[lug] More wood on the fire (High resolution timers)

Sun Feb 23 20:54:31 MST 2003

At the risk of starting a riot, I have to ask a really dumb question.

Why do you care to know the time to a resolution of 1 usec?

If you just need the time - a single measurement - you can 
certainly use gettimeofday() and a combination of NTP and local 
clock skewing to get the actual time to within 10msec or so.

But if you you're trying to create a high resolution interval 
timer, you'll need to make multiple calls to gettimeofday() and 
the context switch latency that can occur between these calls will 
become a huge issue.

Consider the following code.  (And run it on your system, although 
you may need to tweak some of the numbers.)

long process (long count, const char *buffer)
{
     struct timeval start, stop;
     long i, j, x, delay;

     gettimeofday(&start, NULL);
     /* do something that can't be optimized out of existence. */
     x = 0;
     for (i = 0; i < count; i++) {
         for (j = 0; j < 1<<13; j++) {
             x = (x << 1) ^ buffer[j % 20];
         }
     }
     gettimeofday(&stop, NULL);

     delay = 1000000 * (stop.tv_sec - start.tv_sec);
     delay = delay + stop.tv_usec - start.tv_usec;

     return delay;
}

int main()
{
     int i;
     long baseline = 0;
     long delay[20];

     for (i = 0; i < 20; i++) delay[i] = 0;

     for (i = 0; i < 20; i++) {
         for (count = 1; count < 20; count++) {
             delay[count] += process(count,
                 "the quick brown fox jump over the lazy dog");
         }
     }

     baseline = delay[1];
     for (i = 1; i < 20; i++) {
         printf("%2ld: %6.2f\n", i,
             100.0*(float)(delay[i]-(i*baseline))/
             (float)baseline);
     }
}

The time consumed by "process()" should scale linearly with the 
count, so the numbers printed later should hover around 0%.

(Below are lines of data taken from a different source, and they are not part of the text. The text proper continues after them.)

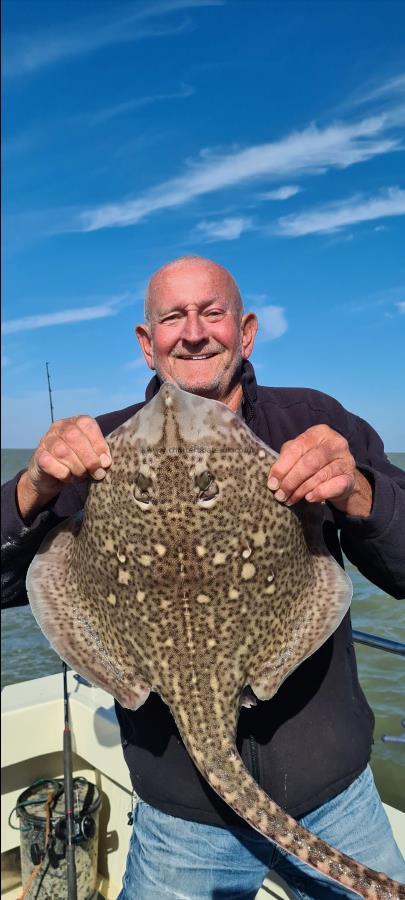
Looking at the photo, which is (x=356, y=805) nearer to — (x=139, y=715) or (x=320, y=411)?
(x=139, y=715)

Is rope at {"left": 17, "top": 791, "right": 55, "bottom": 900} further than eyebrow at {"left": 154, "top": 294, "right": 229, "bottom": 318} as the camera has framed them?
Yes

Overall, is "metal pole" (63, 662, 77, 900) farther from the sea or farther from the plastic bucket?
the sea

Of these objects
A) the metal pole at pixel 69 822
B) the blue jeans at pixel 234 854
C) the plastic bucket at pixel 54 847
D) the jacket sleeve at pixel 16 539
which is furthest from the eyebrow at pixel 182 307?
the plastic bucket at pixel 54 847

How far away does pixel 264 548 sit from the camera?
6.70 ft

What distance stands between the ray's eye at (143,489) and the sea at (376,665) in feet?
17.9

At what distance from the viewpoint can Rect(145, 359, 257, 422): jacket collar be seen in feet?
9.71

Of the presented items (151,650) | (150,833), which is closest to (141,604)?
(151,650)

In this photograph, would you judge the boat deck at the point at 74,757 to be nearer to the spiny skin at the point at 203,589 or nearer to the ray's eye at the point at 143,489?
the spiny skin at the point at 203,589

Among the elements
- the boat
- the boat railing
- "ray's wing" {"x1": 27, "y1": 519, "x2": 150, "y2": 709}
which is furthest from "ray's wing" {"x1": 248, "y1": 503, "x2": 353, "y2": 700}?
the boat

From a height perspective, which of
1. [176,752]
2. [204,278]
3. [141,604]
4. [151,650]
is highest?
[204,278]

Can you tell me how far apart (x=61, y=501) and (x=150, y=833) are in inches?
57.2

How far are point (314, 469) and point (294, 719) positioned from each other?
4.10ft

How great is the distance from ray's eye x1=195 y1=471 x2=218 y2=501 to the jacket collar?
3.37ft

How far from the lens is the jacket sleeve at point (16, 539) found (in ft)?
8.00
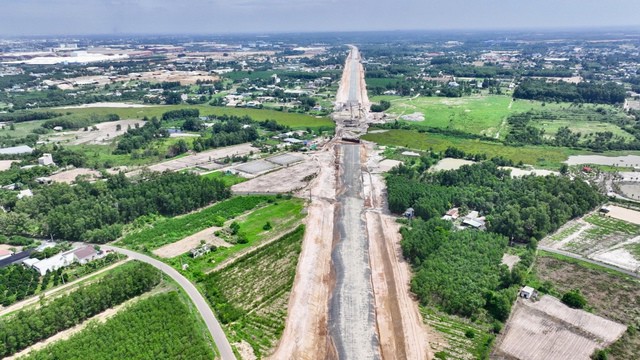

But they don't.  Even with 20 runs averaged there's a lot of 
variability, but this is representantive:

  1:   0.00
  2:   3.14
  3: 160.48
  4:  17.94
  5:  18.10
  6:  22.68
  7:  34.80
  8:  44.18
  9:  43.51
10:  85.85
11:  58.61
12:  63.25
13:  66.86
14: 120.00
15:  89.56
16:  77.52
17:  92.06
18:  94.81
19: 104.92

The numbers are a bit wierd, but the second column is an attempt 
to normalize the "excess" time over n*O(1), where O(1) has 
arbitrary units of 100.  So for n=19, the time should have been 
1900, but was actually 1900+104.92 = 2004.92.

For n=3, the time should have been 300 but was actually 460.48.
The huge hit here is because it's close to the system time slice - 
shorter runs often avoid the hit, while longer runs can amortize 
the cost over more slices spent entirely in the delay loop.

The point of this exercise is that the latency in the time slices 
causes an anomomously, and highly unpredictable overhead, to be 
added to any time measurement of a software task that spans 
multiple timeslices.  If you can stay within a single timeslice 
(perhaps tossing any anomomously high numbers) you can get good 
results on a stock kernel, but if you're trying to measure time 
delays that are within an order of magnitude of the timeslice 
you're hosed.

Bear